I was shocked when I opened a letter from United Health, my Medicare Part D drug insurance company, to find my monthly premium would go up to $42.60 from $18.30, a whopping $132.79%  leap.  “What gives!?”, I said to the customer rep who took my call.  “Well…” she began; but before she could continue, I wailed, “my only medication is a generic costing $4 a month.  I never came close to the $315 deduction!”  She asked for my patience while she explained that CMS, the governing authority for Medicare, decreed that, beginning in 2011,  drug companies can offer only one basic and no more than two ‘enhanced’ plans per region.  As a result, my plan had to be eliminated and its  members shifted into another, more costly plan.

Unbeknownst to me, a study conducted by research group, Avalere Health, saw this coming last September.  Their analysis showed that, because of this ruling,  average monthly premiums for the 10 top insurance drug plans, affecting 70% of Medicare Part D enrollees would increase by at least 10 %  in 2011.  Dan Mendelson, CEO of Avalere, forecasted that many beneficiaries would face even more dramatic changes in their 2011 insurance premiums and would have to shop around to find a better plan.  Clearly, our government’s efforts toward its stated goal of providing affordable health care aren’t working.  And whatever happened to “‘if you like your plan, you can keep it”?

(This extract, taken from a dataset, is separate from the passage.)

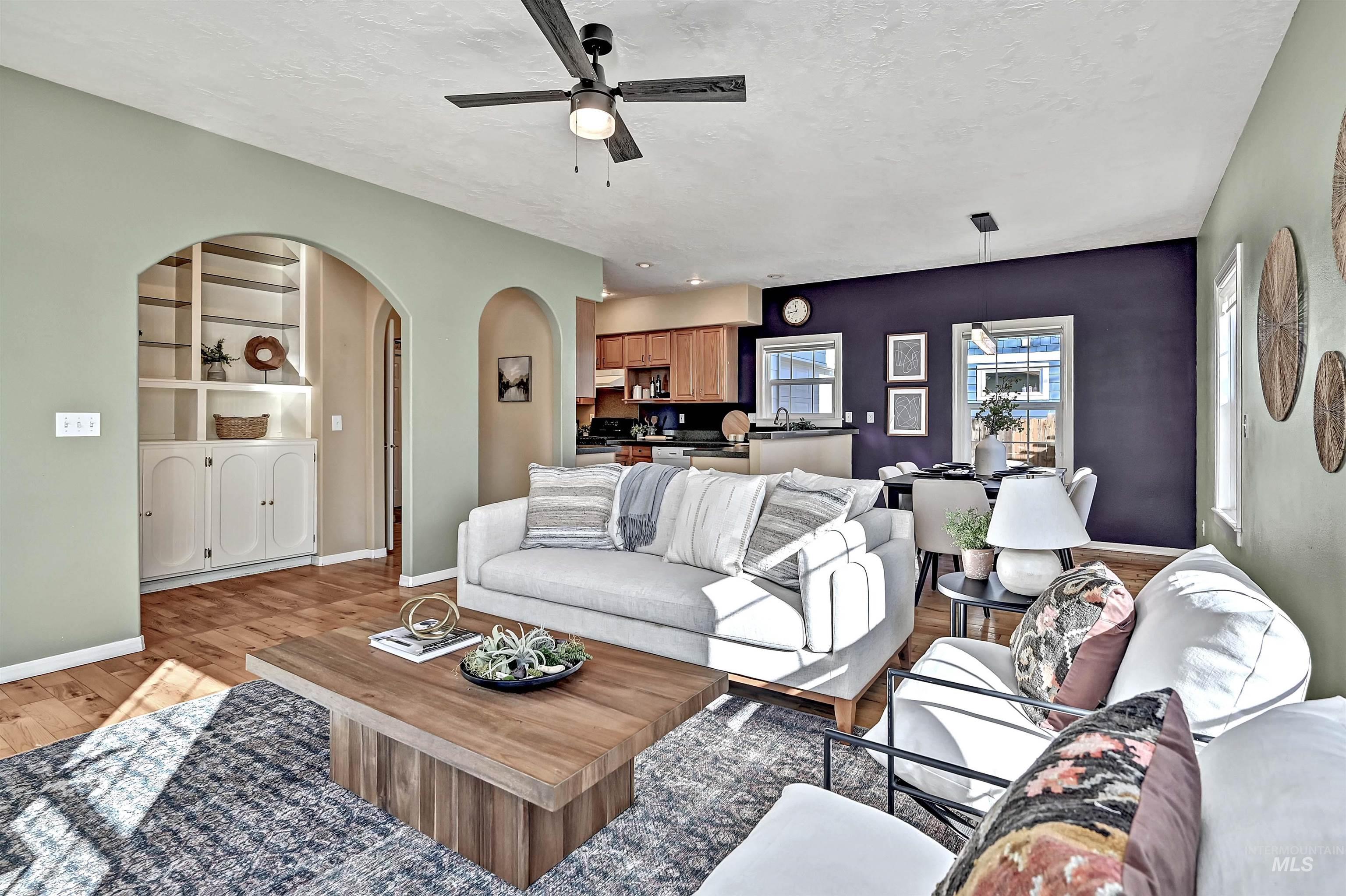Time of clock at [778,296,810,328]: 11:43
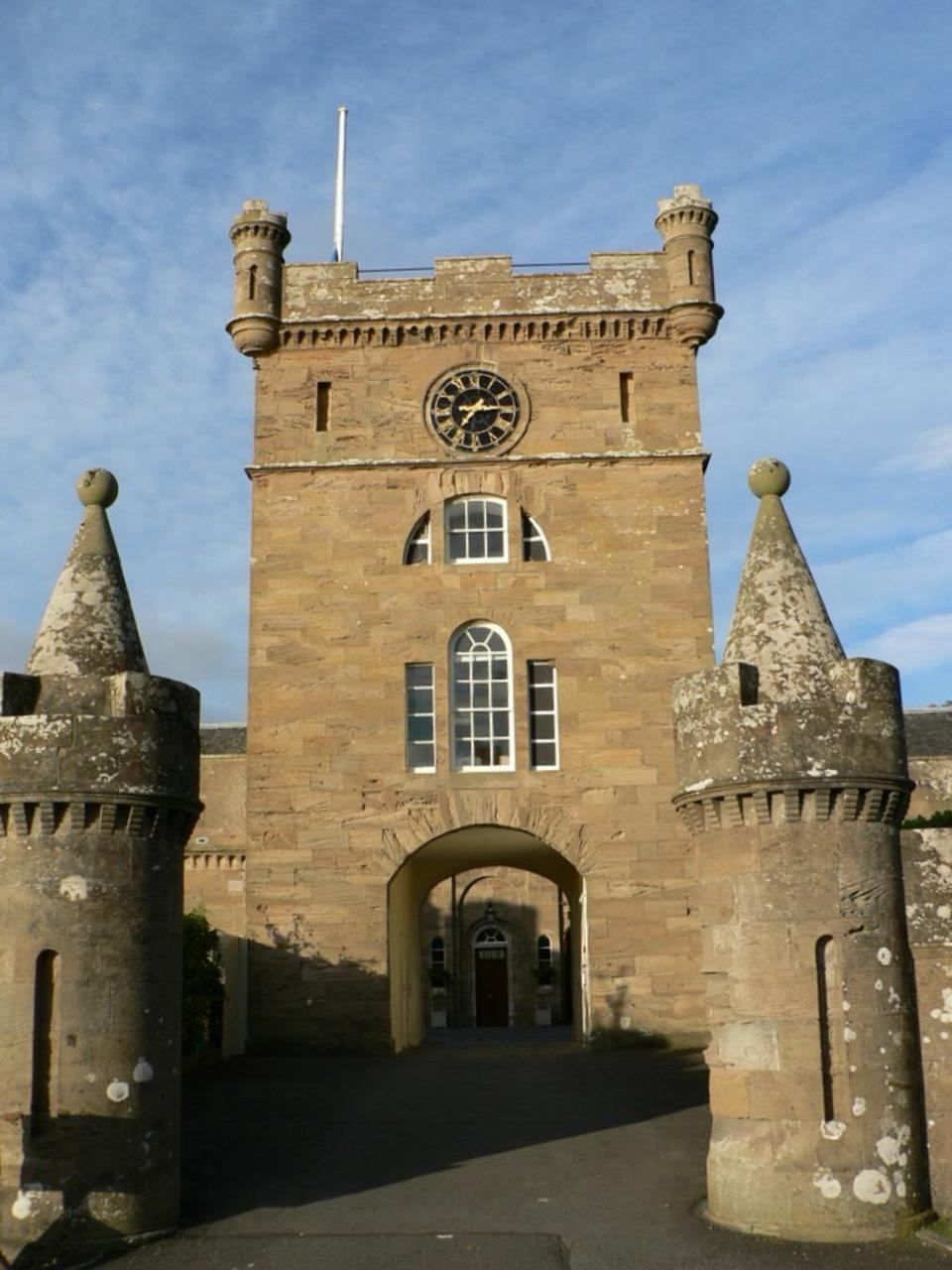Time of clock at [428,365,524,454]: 7:14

Luckily, I found one, just one, plan in my area that compared with the Medicare Part D plan I had last year.  But, what if I couldn’t have found another plan?  Given my current low prescription drug needs and good health, I would like to drop drug coverage altogether rather than pay a ridiculous amount for something I don’t need.  However,  Medicare attempts to keep people like me in Medicare Part D or a drug plan that meets their standards by inflicting penalties for dropping out.  The base penalty goes up every year and grows monthly so the longer you’re not covered by insurance, the larger the penalty.  On top of that, once you rejoin the Medicare Part D program, that penalty is added to the regular premium every month for as long as you are insured under the program.

Here’s how it works:  The penalty is calculated by multiplying 1% of the “national base beneficiary premium” of the year you rejoined Medicare Part D ($32.34 in 2011) times the number of months that you were eligible but didn’t join a Medicare drug plan or were covered with a government standard prescription drug plan. The final amount is then added to your monthly premium every month thereafter. Since the “national base beneficiary premium” will most likely increase every year, your penalty amount will also increase every year. Insidious, isn’t it?

Conceivably, if I could find a Medicare Part D drug plan with a higher deductible, I would choose that and have an even lower monthly premium.  I am willing to shoulder a $600 or higher deductible considering my low med needs.  However, that’s not possible.  CMS has also decreed that the highest deductible that any plan can offer is $315.  And if I signed up for a private drug insurance plan offering a higher deductible, I would be susceptible to the Medicare ‘drop-out’ penalty because such a plan wouldn’t comply with the government standard even though I would be covered for prescription drug insurance.

This, I fear, is a microcosm of what will happen when the really big Affordable Care Act changes take effect in 2014.  The mandated state insurance exchanges that will be instituted then will be limited to only 5 types of government stipulated health plans. The only one with a truly affordable, high deductible, health insurance plan will be limited to people under the age of 30.  As seen here, the plans offered in the exchange will be subject to even more regulation resulting in even higher insurance rates.